柴犬主任の可愛い人
「何か困ったことや悩み事があれば、力になれたらと思います。忙しいとか金欠というのは……やはり嘘のようだったから、他にあるんですよね。ずっと、皆心配していますよ」
小金ならある宣言を聞かれてたことを思い出す。柴主任と亮さんは、金欠を、嘘かもしれないけどもしかしてと、心底心配してくれていたみたいで。私と広瀬の会話を立ち聞いて、安心したはしたけど、イラッともきたらしい。
華さんは、とても律儀に秘密にしてくれたみたい。
「心配していたところに広瀬くんの家に行くとか、男ばかりのそこに泊まるとかしようとしているものだから、やけになっているのかと……」
「っ、汐里がいますからっ」
「そんなこと、言われなければわかりませんよ」
子供騙しの理由が通じるわけないのは承知だったけど、来ないなら来ないで仕方がない。縁とはそういうものだとして、いずれ私が通わなくても、それが日常的になっていくことには、なっていってはくれなかったみたいだ。
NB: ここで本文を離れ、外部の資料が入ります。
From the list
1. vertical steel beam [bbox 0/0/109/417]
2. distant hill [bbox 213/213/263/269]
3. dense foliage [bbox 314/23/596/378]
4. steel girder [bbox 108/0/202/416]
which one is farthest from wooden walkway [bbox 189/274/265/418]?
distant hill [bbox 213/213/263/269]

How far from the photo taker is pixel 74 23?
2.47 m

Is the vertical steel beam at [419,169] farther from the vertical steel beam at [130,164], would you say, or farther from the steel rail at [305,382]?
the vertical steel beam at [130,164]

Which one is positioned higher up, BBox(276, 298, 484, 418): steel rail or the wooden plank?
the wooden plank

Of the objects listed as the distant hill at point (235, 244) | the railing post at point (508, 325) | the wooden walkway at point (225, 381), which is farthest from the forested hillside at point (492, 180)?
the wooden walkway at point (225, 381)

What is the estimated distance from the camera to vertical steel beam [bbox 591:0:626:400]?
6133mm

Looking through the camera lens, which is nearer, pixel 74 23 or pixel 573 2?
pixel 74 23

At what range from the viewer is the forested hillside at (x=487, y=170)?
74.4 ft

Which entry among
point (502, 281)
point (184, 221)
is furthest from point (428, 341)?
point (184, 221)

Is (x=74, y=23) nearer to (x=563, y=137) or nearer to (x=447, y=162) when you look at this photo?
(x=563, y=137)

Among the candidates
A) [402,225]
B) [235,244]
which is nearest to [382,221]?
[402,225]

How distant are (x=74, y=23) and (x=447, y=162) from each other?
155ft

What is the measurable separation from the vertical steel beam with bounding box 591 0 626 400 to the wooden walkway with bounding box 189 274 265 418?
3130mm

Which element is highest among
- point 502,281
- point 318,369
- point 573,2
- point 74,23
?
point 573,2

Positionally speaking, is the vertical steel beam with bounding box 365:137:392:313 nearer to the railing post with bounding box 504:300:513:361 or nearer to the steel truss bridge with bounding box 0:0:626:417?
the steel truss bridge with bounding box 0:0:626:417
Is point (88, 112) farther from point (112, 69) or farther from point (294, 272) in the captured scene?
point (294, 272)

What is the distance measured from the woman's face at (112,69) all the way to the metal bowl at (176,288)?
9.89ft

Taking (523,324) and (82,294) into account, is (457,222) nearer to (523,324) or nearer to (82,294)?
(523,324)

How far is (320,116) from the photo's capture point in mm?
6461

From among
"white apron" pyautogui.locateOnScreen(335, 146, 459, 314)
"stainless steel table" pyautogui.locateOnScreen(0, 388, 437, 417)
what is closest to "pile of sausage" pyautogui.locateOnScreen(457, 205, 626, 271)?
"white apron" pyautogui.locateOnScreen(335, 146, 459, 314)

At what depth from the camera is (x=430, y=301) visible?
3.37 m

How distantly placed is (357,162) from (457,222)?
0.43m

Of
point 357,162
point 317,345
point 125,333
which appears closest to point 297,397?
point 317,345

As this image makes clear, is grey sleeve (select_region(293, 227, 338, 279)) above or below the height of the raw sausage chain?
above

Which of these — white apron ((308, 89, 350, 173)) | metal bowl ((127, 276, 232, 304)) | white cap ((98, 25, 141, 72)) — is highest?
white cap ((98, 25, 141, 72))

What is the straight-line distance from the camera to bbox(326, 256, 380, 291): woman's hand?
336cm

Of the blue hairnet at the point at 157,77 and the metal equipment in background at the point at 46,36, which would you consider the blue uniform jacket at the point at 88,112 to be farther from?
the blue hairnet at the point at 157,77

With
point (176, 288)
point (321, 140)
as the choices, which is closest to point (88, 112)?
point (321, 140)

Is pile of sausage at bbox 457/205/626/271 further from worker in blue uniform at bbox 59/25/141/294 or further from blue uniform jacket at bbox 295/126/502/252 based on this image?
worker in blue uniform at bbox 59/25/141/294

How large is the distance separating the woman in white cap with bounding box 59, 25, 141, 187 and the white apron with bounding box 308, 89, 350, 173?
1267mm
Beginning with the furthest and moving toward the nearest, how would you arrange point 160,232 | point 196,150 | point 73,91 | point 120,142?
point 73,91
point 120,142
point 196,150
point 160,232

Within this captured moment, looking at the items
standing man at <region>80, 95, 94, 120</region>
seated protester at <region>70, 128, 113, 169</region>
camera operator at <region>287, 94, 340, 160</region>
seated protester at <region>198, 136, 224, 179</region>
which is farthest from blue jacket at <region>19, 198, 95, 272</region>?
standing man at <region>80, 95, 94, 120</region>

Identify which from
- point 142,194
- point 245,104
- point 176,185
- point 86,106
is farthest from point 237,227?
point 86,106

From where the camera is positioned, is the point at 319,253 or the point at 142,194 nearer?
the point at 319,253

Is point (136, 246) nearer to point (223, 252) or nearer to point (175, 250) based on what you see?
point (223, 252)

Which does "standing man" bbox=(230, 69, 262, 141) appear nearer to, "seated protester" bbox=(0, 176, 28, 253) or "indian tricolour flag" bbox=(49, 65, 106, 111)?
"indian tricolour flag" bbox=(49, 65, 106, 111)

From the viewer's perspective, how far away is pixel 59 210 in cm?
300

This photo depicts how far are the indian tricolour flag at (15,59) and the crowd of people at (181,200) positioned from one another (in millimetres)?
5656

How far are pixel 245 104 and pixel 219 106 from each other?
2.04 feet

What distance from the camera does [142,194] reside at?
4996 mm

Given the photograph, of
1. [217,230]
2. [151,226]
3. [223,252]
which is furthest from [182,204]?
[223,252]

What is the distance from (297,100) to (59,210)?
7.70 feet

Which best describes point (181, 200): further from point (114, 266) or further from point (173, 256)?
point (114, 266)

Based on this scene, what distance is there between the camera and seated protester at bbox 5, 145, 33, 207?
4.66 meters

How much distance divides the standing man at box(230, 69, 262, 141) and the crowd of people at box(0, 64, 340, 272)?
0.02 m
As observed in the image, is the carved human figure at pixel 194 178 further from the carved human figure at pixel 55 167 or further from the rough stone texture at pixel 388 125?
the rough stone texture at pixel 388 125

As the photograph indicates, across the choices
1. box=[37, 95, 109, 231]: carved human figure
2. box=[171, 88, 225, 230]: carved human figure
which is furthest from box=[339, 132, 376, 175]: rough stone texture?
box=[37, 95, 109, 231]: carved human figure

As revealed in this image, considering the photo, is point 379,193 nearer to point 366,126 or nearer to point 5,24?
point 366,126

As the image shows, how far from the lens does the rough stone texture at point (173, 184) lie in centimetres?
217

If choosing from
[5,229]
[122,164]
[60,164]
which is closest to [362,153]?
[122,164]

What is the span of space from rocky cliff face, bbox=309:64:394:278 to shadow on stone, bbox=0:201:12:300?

心配してくれた、という事実を噛みしめる。それだけで充分幸せなんだから。
「――、ご心配おかけしてすみませんでした。大丈夫です。そのうちきっと、解決することなので」
「……」
「お時間とらせてしまってすみませんでした。仕事、戻りましょう。今日はちょっと早く帰らないといけないんで。柴主任も、雪で電車止まっちゃう前に帰らないと」
「そう、ですね。……また、伊呂波には来てくれますか?」
「っ、……はい……そのうち」
「そのうち? 近いうちですか?」
「そう……ですね」
いつの間にか、ぎこちなさもなくなった柴主任との会話。もうさっきまでのことは忘れよう。柴主任もそうしようと努力してくれているみたいだし、良かったと、曖昧に交わした約束は、
「じゃあ、今日来てください。伊呂波に」
「えっ……?」
「お願いです」
何故か、気持ちの急いてしょうがない柴主任から、一刻でも早くと願われた。